Dieser Prozess verhindert, dass ich das Werk schon während der Entstehung sehe. Während des Prozesses habe ich kein visuelles Feedback oder Kontrolle – etwas, das ich begrüße. Erlaube "zufälligen Experimenten" – alles, was der Vernunft im Weg steht – den Verlauf, die Schichten und Spiegelungen zu lenken, und lasse Raum für Offenbarung und Entdeckung, wenn das Stück schließlich ausgestellt wird. Dieser Ansatz, der an den Offenlegungs- bzw. Fixierungsprozess der Fotografie erinnert, ist herausfordernd und befreiend. Die Werte der Komposition werden durch Schichten und Transparenzen bereichert, verleihen jedem Werk jedoch eine „asketische“ Qualität: Ich bin glücklich, wenn ich unwiderlegbare Notwendigkeiten erkenne, d. h. das, was wir wahrscheinlich entdecken, wenn wir in Stille und Licht innehalten.
Ich halte meinen Ansatz bewusst einfach. Weder „Emotion“ noch „theoretische Konzeption“, sondern die Erfahrung des Seins. Weder rascher Konsum noch Intellektualisierung / intellektueller Besitz, sondern Erweiterung des Bewusstseins und Erforschung der Realität, ihrer sichtbaren und unsichtbaren Geschichten, meine Kunst ist eine Suche nach „Leben im Herzen des Lebens“, das „Vivo“, wie es der französische SF-Meister Alain Damasio ausdrücken würde.
Während meine Arbeit manchmal Transparenz und Leuchtkraft von Buntglas hervorrufen mag, bleibt sie doch fast vollständig abstrakt. Zudem verleiht Plexiglas dem Gemälde eine schimmernde Haut, hinter der man die eigene Silhouette erahnen kann – sie variiert mit jedem neuen Betrachter. Jedes Werk wirkt wie ein diskreter Spiegel: Es lebt, es verändert sich, es sieht.
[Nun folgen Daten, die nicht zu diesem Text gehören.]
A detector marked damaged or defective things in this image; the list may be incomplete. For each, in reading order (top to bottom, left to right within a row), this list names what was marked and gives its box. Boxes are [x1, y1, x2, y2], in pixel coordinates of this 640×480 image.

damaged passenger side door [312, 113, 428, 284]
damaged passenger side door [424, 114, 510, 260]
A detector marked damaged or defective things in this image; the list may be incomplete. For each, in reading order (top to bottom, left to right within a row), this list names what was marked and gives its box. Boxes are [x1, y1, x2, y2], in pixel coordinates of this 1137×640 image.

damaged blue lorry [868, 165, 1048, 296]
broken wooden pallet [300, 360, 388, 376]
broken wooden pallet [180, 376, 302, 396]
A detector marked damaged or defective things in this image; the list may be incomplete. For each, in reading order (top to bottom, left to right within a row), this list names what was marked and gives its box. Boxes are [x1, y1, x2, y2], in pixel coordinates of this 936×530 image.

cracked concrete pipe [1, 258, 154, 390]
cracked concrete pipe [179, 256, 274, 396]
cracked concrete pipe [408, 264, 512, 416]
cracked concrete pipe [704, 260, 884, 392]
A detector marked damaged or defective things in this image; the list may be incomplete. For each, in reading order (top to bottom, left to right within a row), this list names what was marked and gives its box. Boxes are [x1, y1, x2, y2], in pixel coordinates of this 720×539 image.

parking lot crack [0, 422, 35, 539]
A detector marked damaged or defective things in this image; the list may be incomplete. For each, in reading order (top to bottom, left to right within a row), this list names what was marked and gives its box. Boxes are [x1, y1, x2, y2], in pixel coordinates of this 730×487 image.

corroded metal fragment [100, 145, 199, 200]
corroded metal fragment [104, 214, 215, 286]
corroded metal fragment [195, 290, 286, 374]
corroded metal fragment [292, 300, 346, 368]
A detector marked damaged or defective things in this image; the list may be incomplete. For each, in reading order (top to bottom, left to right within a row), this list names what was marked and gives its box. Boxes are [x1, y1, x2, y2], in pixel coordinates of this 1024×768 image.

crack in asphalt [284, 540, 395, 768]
Das Zusammenspiel von Licht, Farbe und Textur, auch der fehlenden Teile, bedarf nur Empathie. Hoffentlich regt das Spiel zwischen "Details aus der Nähe" und "Distanz für das Ganze" die Betrachter zu einer eigenen introspektiven Reise an.
Ich behaupte nicht, alle Antworten zu haben, und bleibe bescheiden darüber, was erreicht werden kann. Einfach gesagt finde ich Befriedigung im kontinuierlichen Prozess des Fragens und Wachsens. Jedes neue Werk ist eine Konfrontation mit meinen Grenzen, die mich dazu antreibt, meine Fähigkeiten zu verfeinern und weiter zu erforschen, was ich schaffen kann. Malerei bedeutet für mich tägliches Handwerk, Erforschung, Weg zu bedeutungsvollen Gesprächen.
Wie Jean Bazaine sagen würde: "Die tägliche Praxis multipliziert die Leidenschaft, zu sehen."